• _Scene-based spatial questions_:
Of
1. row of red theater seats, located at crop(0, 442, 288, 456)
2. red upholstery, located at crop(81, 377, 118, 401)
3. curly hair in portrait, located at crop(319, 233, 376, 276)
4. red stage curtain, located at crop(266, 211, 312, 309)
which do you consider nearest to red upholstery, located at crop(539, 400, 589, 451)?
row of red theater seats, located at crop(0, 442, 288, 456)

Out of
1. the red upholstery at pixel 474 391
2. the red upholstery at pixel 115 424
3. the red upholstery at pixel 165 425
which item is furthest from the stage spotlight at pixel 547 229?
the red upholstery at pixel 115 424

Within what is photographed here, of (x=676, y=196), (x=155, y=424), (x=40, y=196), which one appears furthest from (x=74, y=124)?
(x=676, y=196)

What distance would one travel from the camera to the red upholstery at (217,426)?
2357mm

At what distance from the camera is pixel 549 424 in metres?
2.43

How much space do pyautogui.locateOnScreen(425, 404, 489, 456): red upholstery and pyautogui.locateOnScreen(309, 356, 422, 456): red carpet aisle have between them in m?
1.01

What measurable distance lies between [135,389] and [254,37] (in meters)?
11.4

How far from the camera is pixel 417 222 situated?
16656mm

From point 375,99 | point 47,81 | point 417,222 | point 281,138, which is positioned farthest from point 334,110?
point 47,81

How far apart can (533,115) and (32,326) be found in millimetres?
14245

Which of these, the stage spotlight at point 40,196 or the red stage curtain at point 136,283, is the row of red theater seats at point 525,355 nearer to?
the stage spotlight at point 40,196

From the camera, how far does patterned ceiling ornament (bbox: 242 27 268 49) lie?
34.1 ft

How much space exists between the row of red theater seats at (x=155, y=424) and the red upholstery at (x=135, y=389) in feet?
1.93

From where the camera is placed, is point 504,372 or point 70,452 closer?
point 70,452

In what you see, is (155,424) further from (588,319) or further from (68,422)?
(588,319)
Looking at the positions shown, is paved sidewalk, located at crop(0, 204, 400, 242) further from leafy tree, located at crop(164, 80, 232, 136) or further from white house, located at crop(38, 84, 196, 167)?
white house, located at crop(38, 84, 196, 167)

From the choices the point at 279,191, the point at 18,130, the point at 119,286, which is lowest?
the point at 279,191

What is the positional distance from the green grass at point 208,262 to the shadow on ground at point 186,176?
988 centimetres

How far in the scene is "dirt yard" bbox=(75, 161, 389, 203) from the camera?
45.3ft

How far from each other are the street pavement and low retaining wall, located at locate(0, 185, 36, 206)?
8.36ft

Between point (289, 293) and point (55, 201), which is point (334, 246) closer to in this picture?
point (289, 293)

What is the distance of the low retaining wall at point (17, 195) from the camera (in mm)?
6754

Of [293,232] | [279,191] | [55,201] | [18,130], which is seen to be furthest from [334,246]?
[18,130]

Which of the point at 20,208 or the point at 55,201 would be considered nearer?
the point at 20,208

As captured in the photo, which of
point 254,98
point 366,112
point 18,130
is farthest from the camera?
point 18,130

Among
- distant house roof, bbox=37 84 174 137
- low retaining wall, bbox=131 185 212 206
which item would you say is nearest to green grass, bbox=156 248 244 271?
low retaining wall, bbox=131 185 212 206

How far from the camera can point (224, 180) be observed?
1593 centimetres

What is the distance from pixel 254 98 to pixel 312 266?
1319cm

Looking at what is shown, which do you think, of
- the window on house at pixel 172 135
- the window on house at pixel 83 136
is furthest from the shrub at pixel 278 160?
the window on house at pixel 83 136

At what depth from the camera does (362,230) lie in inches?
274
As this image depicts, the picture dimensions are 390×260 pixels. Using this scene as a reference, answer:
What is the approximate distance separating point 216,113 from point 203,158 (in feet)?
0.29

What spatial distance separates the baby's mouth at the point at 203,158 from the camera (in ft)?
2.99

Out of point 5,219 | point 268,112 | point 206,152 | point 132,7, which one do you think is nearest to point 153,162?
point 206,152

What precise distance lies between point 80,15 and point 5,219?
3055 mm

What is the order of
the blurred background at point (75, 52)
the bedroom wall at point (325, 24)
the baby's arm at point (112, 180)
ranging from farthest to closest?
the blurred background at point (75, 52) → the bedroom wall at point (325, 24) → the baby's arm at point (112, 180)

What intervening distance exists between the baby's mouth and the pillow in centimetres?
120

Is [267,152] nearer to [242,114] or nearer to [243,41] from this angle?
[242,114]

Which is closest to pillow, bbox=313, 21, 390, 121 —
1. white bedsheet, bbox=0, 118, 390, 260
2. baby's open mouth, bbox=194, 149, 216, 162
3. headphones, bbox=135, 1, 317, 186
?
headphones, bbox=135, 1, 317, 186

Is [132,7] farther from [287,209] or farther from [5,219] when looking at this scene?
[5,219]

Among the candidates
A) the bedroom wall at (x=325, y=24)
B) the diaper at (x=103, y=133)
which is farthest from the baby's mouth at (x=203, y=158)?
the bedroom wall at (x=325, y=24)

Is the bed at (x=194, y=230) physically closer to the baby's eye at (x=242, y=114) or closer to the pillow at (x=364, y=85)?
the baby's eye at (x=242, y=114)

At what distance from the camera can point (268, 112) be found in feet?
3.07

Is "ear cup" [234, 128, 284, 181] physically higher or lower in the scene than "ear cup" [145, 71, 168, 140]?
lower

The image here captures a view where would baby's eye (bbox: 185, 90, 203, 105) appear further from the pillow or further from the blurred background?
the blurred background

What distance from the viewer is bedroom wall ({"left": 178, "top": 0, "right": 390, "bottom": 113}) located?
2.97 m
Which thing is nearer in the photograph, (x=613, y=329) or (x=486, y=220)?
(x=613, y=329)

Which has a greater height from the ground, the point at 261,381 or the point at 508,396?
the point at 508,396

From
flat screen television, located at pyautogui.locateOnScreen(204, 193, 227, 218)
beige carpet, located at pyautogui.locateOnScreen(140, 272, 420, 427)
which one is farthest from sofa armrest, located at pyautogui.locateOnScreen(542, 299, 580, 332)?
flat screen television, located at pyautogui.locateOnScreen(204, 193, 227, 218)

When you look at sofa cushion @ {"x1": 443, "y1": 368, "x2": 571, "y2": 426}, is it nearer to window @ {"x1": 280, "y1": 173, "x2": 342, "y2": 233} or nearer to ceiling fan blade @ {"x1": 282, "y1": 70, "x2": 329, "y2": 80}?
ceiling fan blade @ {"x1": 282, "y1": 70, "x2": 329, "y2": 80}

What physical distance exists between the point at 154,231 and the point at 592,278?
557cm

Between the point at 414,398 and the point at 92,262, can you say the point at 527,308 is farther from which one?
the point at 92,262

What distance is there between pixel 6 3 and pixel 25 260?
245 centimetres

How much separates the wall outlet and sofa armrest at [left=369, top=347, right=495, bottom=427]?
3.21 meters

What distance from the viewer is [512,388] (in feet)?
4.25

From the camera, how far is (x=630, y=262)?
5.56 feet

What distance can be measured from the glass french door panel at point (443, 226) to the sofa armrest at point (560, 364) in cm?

• _YOUR INSTRUCTIONS_:
Your task is to output all of the data above word for word.

• _ANSWER TO THE EXERCISE_:
Of
1. row of red theater seats, located at crop(0, 442, 288, 456)
2. red upholstery, located at crop(81, 377, 118, 401)
3. curly hair in portrait, located at crop(319, 233, 376, 276)
4. red stage curtain, located at crop(266, 211, 312, 309)
which do you consider nearest to red upholstery, located at crop(539, 400, 589, 451)?
row of red theater seats, located at crop(0, 442, 288, 456)

Out of
1. the red upholstery at pixel 474 391
2. the red upholstery at pixel 115 424
3. the red upholstery at pixel 165 425
which item is furthest from the stage spotlight at pixel 547 229?
the red upholstery at pixel 115 424

Within what is photographed here, of (x=676, y=196), (x=155, y=424), (x=40, y=196), which one appears furthest from (x=74, y=124)?
(x=676, y=196)

What distance would one travel from the camera to the red upholstery at (217,426)?
2357mm

At what distance from the camera is pixel 549 424 in metres?
2.43

How much space do pyautogui.locateOnScreen(425, 404, 489, 456): red upholstery and pyautogui.locateOnScreen(309, 356, 422, 456): red carpet aisle have between them in m?
1.01

What measurable distance lies between [135,389] and [254,37] (in meters)?
11.4

How far from the camera is pixel 417 222 situated?
16656mm

From point 375,99 | point 47,81 | point 417,222 | point 281,138, which is positioned farthest from point 334,110?
point 47,81

How far apart can (533,115) and (32,326) be found in millimetres?
14245

Which of these, the stage spotlight at point 40,196 or the red stage curtain at point 136,283, is the row of red theater seats at point 525,355 nearer to?
the stage spotlight at point 40,196

From the camera, how far does patterned ceiling ornament (bbox: 242 27 268 49) lie?
34.1 ft

How much space exists between the row of red theater seats at (x=155, y=424) and the red upholstery at (x=135, y=389) in feet?
1.93

From where the camera is placed, is point 504,372 or point 70,452 closer?
point 70,452

In what you see, is (155,424) further from (588,319) or further from (68,422)?
(588,319)
Looking at the positions shown, is paved sidewalk, located at crop(0, 204, 400, 242) further from leafy tree, located at crop(164, 80, 232, 136) or further from white house, located at crop(38, 84, 196, 167)?
white house, located at crop(38, 84, 196, 167)

From the choices the point at 279,191, the point at 18,130, the point at 119,286, which is lowest?
the point at 279,191

What is the positional distance from the green grass at point 208,262 to the shadow on ground at point 186,176?
988 centimetres

How far in the scene is "dirt yard" bbox=(75, 161, 389, 203) from the camera?
45.3ft

How far from each other are the street pavement and low retaining wall, located at locate(0, 185, 36, 206)?
8.36ft

Between point (289, 293) and point (55, 201), which is point (334, 246) closer to in this picture?
point (289, 293)

What is the distance of the low retaining wall at point (17, 195) from the camera (in mm)?
6754

Of [293,232] | [279,191] | [55,201] | [18,130], which is seen to be furthest from [334,246]?
[18,130]

Which of the point at 20,208 or the point at 55,201 would be considered nearer?
the point at 20,208

As captured in the photo, which of
point 254,98
point 366,112
point 18,130
is farthest from the camera?
point 18,130

Among
- distant house roof, bbox=37 84 174 137
- low retaining wall, bbox=131 185 212 206
which item would you say is nearest to green grass, bbox=156 248 244 271?
low retaining wall, bbox=131 185 212 206

How far from the camera can point (224, 180) be observed?
1593 centimetres

What is the distance from pixel 254 98 to pixel 312 266?
1319cm

Looking at what is shown, which do you think, of
- the window on house at pixel 172 135
- the window on house at pixel 83 136
is furthest from the shrub at pixel 278 160?
the window on house at pixel 83 136

At what depth from the camera does (362,230) lie in inches?
274
As this image depicts, the picture dimensions are 390×260 pixels. Using this scene as a reference, answer:
What is the approximate distance separating point 216,113 from point 203,158 (in feet)?
0.29

What spatial distance separates the baby's mouth at the point at 203,158 from the camera (in ft)?
2.99

Out of point 5,219 | point 268,112 | point 206,152 | point 132,7, which one do you think is nearest to point 153,162?
point 206,152

What precise distance lies between point 80,15 and point 5,219?
3055 mm

What is the order of
the blurred background at point (75, 52)
the bedroom wall at point (325, 24)
the baby's arm at point (112, 180)
ranging from farthest to closest?
the blurred background at point (75, 52) → the bedroom wall at point (325, 24) → the baby's arm at point (112, 180)

What intervening distance exists between the baby's mouth and the pillow in centimetres?
120

Is [267,152] nearer to [242,114] or nearer to [243,41] from this angle?
[242,114]

Which is closest to pillow, bbox=313, 21, 390, 121 —
1. white bedsheet, bbox=0, 118, 390, 260
2. baby's open mouth, bbox=194, 149, 216, 162
3. headphones, bbox=135, 1, 317, 186
?
headphones, bbox=135, 1, 317, 186

Is [132,7] farther from [287,209] or farther from [5,219] when looking at this scene?
[5,219]

Among the candidates
A) the bedroom wall at (x=325, y=24)
B) the diaper at (x=103, y=133)
which is farthest from the baby's mouth at (x=203, y=158)?
the bedroom wall at (x=325, y=24)

Is the bed at (x=194, y=230) physically closer to the baby's eye at (x=242, y=114) or closer to the pillow at (x=364, y=85)?
the baby's eye at (x=242, y=114)

At what distance from the camera can point (268, 112) be found in feet?
3.07

Is "ear cup" [234, 128, 284, 181] physically higher or lower in the scene than "ear cup" [145, 71, 168, 140]?
lower

The image here captures a view where would baby's eye (bbox: 185, 90, 203, 105) appear further from the pillow or further from the blurred background?
the blurred background

What distance from the viewer is bedroom wall ({"left": 178, "top": 0, "right": 390, "bottom": 113}) located?
2.97 m
Which thing is nearer in the photograph, (x=613, y=329) or (x=486, y=220)?
(x=613, y=329)

Which has a greater height from the ground, the point at 261,381 or the point at 508,396?
the point at 508,396

From
flat screen television, located at pyautogui.locateOnScreen(204, 193, 227, 218)
beige carpet, located at pyautogui.locateOnScreen(140, 272, 420, 427)
which one is farthest from sofa armrest, located at pyautogui.locateOnScreen(542, 299, 580, 332)?
flat screen television, located at pyautogui.locateOnScreen(204, 193, 227, 218)

When you look at sofa cushion @ {"x1": 443, "y1": 368, "x2": 571, "y2": 426}, is it nearer to window @ {"x1": 280, "y1": 173, "x2": 342, "y2": 233} or nearer to ceiling fan blade @ {"x1": 282, "y1": 70, "x2": 329, "y2": 80}?
ceiling fan blade @ {"x1": 282, "y1": 70, "x2": 329, "y2": 80}

What physical distance exists between the point at 154,231 and the point at 592,278?
557cm

Between the point at 414,398 and the point at 92,262, can you say the point at 527,308 is farther from which one?
the point at 92,262

What distance is there between pixel 6 3 and pixel 25 260?
245 centimetres

How much separates the wall outlet and sofa armrest at [left=369, top=347, right=495, bottom=427]?
3.21 meters

What distance from the viewer is [512,388] (in feet)?
4.25

From the camera, how far is (x=630, y=262)?
5.56 feet

What distance can be measured from the glass french door panel at point (443, 226) to the sofa armrest at point (560, 364) in cm?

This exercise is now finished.